WIN Television broadcasts Nine Network programming, Channel Seven broadcasts Seven Network programming & Channel Ten broadcasts Network 10 programming. The programming schedules for these channels is the same as Channel Nine, Channel Seven and Channel Ten in Adelaide, with local commercials inserted and some variations for coverage of Australian Football League or National Rugby League matches, state and national news and current affairs programs, some lifestyle and light entertainment shows and infomercials.

=== Radio ===

- Community
- Connect FM (formerly 5TCB FM) (106.1 FM)
- Vision Christian Radio (88.0 FM)

Connect FM, formerly known as 5TCB FM is the local community station, broadcasting local programs, presented by radio announcers. The station is skewed towards the younger and older demographics and plays a lot of music. All programs are locally produced apart from the regular programming the station takes flagship music program Melomania, as well as hourly local, world, state and national news bulletins, Matty's Hot 30 Countdown, Essential 80's Show and The Hype. The community station officially became a fully licensed station on 17 March in 1986.

== Transport ==
Bordertown is on the Dukes Highway and the Melbourne–Adelaide railway, the main routes by road and rail between Adelaide and Melbourne. There are several bus services daily towards each of Adelaide, Melbourne, and Mount Gambier.
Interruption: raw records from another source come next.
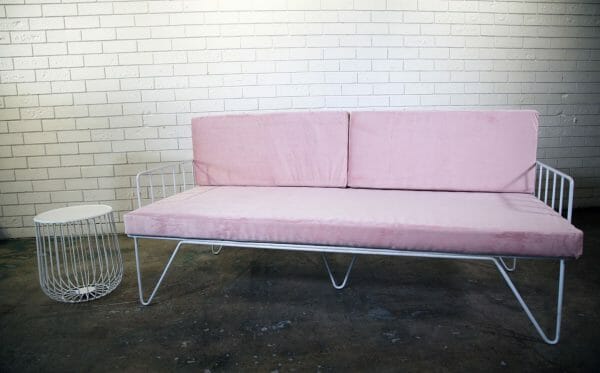 BLUSH PINK COUCH 02_resized A stylish blush pink velvet couch with white wire legs against a white brick wall, perfect for events and available for hire in Perth.
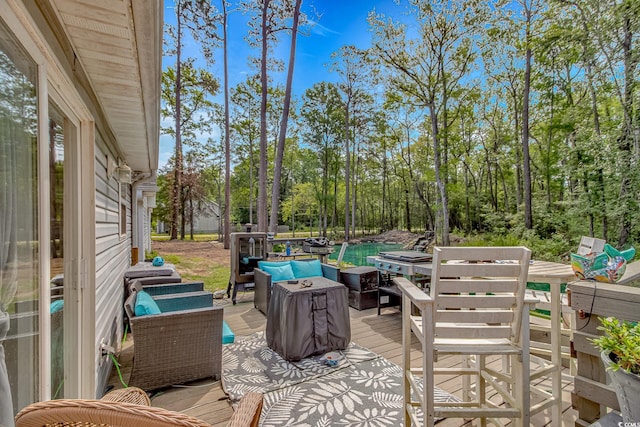 3827 El Duce Pl, Myrtle Beach, SC 29588 - view of patio / terrace featuring a wooden deck and an outdoor hangout area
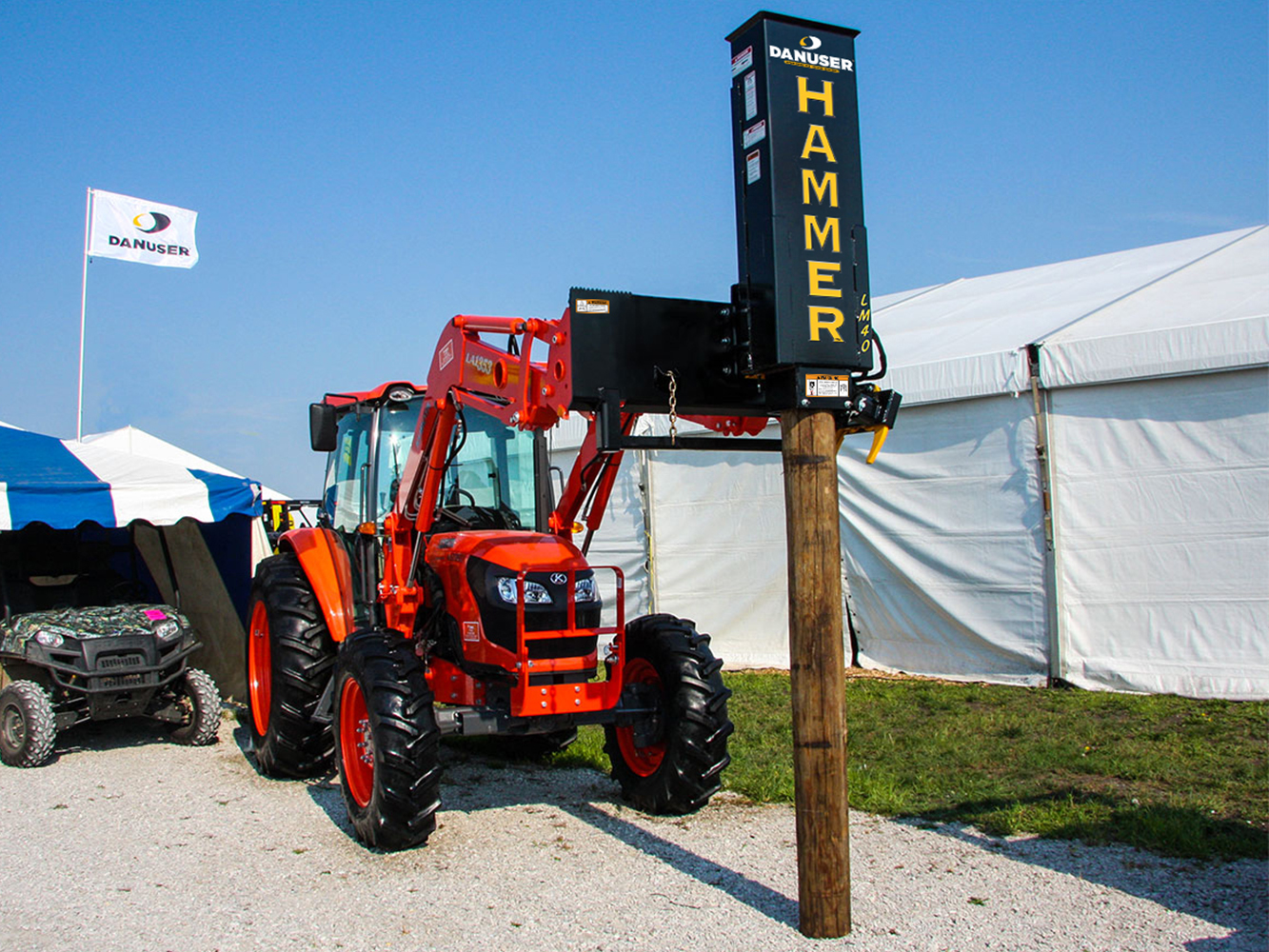A Danuser Hammer LM40 post driver mounted on the front of an orange tractor, driving a wooden post into the ground at an outdoor demonstration area with tents and a Danuser flag in the background.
The Overland train stops twice a week each way and is the only passenger train that still serves Bordertown after Australian National ceased country passenger rail services in South Australia in the 1980s. Most rail traffic is freight passing through, although the local grain silos are also served by rail. In 2012, the crossing loop at Bordertown railway station was lengthened to 1500 m.